On 2017-09-22, at 8:14 AM, larkost <kuehn.k...@gmail.com> wrote:

>       I would argue that it is still true for server systems, especially now 
> with cloud infrastructures and things like Docker and Puppet. However, it was 
> a pretty useless statement in a conversation about MacOS, which is a client 
> OS, controlled by a company that does not think that way. 
> 
>> On Sep 22, 2017, at 8:09 AM, @lbutlr <krem...@kreme.com> wrote:
>> 
>> On Sep 21, 2017, at 10:57 AM, Michael <keybou...@gmail.com> wrote:
>>> Something I learned early on doing system admin on unix systems (hey, I 
>>> learned these lessons in V7 and S3, I can use "unix") was that you wanted 
>>> your root partition to be as little-write as possible. 
>> 
>> That was true 20 years ago, it is not true now.ZZ

Whether Mac OS is a client OS or not, the core issue remains: Being able to 
have a clean "here is my data" / "here is the company data" separation has 
consistently been beneficial for long-term "here is my data" backups, for 
fixing restore/reinstall problems (do a clean install of the OS, then a clean 
install of user added programs, then do a clean install of user data, get rid 
of any crud that accumulated from installed/deleted/obsoleted programs), etc. 
It has helped me in the past, and I see no reason to say this should go poof.
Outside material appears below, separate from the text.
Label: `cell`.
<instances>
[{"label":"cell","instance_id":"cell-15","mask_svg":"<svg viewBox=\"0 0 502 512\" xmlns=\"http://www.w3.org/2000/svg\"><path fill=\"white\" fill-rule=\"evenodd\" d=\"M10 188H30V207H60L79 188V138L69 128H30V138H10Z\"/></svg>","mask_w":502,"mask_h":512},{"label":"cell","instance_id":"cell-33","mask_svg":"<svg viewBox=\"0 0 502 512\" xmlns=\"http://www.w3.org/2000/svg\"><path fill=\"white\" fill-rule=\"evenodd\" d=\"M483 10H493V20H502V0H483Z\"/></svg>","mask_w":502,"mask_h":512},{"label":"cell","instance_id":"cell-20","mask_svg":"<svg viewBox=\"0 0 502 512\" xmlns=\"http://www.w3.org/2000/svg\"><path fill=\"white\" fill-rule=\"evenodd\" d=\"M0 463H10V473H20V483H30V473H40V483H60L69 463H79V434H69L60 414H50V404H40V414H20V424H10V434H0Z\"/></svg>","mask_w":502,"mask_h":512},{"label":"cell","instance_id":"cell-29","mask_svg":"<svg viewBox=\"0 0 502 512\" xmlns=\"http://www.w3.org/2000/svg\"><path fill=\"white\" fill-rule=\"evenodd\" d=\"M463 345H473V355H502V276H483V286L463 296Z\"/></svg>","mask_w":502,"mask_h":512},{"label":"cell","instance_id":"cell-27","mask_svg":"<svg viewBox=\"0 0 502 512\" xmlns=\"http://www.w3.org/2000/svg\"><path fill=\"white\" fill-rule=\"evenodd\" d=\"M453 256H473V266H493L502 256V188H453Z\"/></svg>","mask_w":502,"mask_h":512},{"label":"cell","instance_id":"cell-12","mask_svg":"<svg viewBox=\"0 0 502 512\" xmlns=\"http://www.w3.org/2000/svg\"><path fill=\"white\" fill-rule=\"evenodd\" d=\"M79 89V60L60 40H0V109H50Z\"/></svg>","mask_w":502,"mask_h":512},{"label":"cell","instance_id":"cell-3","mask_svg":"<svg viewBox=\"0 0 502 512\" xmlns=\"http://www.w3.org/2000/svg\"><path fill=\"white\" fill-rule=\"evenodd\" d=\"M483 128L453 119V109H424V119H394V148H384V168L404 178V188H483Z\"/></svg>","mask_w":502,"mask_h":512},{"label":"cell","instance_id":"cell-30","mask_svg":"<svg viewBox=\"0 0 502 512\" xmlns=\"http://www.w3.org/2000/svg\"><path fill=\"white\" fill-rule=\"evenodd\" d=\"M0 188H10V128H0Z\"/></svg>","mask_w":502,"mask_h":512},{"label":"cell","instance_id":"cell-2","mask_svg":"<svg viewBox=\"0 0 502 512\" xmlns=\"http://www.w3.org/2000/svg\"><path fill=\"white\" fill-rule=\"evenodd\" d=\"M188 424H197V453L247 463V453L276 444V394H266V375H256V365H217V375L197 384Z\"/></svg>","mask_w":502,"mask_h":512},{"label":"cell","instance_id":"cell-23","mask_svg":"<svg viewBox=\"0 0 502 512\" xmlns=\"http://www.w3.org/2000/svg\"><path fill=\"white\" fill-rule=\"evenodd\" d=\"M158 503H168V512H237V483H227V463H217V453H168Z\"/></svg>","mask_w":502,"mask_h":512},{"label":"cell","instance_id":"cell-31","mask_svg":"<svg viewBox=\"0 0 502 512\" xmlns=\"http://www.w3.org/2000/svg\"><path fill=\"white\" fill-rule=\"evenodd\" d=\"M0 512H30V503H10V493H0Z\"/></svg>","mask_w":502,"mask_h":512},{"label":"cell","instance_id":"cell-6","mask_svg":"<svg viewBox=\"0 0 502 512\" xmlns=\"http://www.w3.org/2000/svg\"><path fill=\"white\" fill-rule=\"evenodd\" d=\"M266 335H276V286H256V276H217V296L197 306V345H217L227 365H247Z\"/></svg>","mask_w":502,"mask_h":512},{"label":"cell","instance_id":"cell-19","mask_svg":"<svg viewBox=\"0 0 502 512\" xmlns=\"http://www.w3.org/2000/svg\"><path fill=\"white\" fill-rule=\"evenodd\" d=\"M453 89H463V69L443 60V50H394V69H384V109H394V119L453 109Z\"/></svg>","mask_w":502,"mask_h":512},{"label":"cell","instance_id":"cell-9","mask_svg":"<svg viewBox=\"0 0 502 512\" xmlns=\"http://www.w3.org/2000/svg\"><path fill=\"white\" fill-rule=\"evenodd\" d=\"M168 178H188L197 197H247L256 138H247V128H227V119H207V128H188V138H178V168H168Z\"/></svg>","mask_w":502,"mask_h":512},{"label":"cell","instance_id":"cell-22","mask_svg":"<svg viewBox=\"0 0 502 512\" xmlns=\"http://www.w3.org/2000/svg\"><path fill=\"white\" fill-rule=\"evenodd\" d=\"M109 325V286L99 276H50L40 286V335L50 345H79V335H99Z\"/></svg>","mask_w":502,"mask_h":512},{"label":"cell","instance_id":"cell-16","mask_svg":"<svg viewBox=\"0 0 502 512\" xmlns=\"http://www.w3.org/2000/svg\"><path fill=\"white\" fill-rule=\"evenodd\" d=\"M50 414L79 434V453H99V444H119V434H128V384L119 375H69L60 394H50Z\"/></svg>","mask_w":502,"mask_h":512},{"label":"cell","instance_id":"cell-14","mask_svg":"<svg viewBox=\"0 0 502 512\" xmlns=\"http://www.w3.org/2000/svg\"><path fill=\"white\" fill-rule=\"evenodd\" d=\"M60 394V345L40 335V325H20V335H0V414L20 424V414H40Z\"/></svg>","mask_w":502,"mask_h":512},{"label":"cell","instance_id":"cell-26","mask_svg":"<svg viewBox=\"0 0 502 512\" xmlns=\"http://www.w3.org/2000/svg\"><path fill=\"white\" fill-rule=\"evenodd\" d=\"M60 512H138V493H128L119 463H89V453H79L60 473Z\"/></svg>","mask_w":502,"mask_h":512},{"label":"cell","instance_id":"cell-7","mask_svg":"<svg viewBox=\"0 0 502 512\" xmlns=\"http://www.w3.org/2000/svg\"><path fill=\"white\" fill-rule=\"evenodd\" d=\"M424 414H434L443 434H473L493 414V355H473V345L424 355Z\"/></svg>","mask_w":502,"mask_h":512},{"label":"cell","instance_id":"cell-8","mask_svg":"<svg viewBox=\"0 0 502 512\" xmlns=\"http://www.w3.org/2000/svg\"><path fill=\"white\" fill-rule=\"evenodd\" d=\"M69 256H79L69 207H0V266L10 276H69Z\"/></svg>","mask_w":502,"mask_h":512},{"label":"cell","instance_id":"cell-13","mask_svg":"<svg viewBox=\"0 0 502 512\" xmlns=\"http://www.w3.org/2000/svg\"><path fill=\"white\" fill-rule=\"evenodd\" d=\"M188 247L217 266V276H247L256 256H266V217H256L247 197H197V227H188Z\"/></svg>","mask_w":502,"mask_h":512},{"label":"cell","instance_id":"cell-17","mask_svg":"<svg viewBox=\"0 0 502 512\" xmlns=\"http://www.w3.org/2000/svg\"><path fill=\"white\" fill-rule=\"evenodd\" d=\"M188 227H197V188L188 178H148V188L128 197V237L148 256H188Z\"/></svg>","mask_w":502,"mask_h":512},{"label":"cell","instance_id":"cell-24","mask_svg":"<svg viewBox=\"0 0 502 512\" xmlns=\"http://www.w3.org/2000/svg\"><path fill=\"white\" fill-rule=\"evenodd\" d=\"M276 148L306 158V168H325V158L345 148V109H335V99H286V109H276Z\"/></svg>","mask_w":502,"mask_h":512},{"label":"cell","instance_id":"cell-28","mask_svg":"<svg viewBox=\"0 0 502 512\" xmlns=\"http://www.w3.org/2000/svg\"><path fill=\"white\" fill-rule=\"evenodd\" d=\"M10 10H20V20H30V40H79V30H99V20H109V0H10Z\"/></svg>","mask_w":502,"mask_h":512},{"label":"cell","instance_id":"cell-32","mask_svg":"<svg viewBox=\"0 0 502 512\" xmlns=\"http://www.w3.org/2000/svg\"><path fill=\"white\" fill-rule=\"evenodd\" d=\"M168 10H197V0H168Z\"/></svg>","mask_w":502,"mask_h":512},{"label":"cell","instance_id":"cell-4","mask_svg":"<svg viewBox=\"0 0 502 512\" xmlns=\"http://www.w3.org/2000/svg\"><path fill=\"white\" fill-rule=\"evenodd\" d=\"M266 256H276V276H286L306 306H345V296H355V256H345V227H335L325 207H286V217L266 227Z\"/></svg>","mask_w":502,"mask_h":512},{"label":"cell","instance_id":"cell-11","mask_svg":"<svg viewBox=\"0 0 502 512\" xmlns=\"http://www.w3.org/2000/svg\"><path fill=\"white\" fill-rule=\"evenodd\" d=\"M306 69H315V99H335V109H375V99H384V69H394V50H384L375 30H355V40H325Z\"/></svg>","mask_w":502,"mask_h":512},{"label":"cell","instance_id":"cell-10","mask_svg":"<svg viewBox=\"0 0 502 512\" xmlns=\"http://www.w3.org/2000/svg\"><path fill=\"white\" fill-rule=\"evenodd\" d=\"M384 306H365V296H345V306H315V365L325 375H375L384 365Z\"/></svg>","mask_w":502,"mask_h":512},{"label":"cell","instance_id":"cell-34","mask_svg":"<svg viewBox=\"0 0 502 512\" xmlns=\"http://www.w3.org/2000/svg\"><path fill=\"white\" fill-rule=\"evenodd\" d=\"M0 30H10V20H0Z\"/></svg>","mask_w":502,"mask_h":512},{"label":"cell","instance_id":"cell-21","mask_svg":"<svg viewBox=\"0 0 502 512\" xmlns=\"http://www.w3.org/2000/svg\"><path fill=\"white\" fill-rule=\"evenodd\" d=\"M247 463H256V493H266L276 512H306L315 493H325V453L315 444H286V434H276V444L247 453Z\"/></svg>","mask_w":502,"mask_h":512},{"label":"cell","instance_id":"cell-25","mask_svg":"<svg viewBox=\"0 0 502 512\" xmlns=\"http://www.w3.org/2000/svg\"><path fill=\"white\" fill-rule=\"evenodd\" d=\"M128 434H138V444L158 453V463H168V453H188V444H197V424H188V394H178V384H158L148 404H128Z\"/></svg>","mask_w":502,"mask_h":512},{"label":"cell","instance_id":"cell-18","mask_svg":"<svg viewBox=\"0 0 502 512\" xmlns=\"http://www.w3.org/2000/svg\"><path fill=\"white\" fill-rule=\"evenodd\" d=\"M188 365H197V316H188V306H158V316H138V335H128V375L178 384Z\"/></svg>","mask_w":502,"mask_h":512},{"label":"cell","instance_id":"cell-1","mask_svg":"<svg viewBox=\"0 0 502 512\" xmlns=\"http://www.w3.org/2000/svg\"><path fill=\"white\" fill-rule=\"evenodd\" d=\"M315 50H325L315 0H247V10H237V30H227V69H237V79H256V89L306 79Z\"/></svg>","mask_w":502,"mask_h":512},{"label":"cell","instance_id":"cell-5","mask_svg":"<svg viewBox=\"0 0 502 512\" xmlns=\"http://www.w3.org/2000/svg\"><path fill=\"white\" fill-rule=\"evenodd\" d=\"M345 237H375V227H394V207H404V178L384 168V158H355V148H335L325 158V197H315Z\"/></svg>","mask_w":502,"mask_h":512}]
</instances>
That "root" should be "write-little", separate from this, deals with the whole 
issue of "lots of writes clobbers things". I grew up with media being ruined by 
excessive writes (even early hard drives did this), and in general, having more 
data changes means more opportunities for errors to show up (and sorry, even 
modern hardware fails to accurately move data from the OS buffers to the hard 
drive media, this is documented and too accurate, and is part of why newer file 
systems are adding in data checksumming as part of the file system). 

So, wanting "root" to be stable, and keeping partitions separate, serves both 
"reduce the damage when something does fail", "reduce the likelyhood that the 
system boot will fail", "make it easier to take my data with me to the next 
system", and "make the system more reliable".

===

How does Mac OS make sure that all NFS mounts are ready before running programs 
in multi-user mode? Or does it only consider NFS mounts to be for the user home 
directory as some sort of special case handling by login window?

How does Mac OS deal with a user having a home directory not under /Users?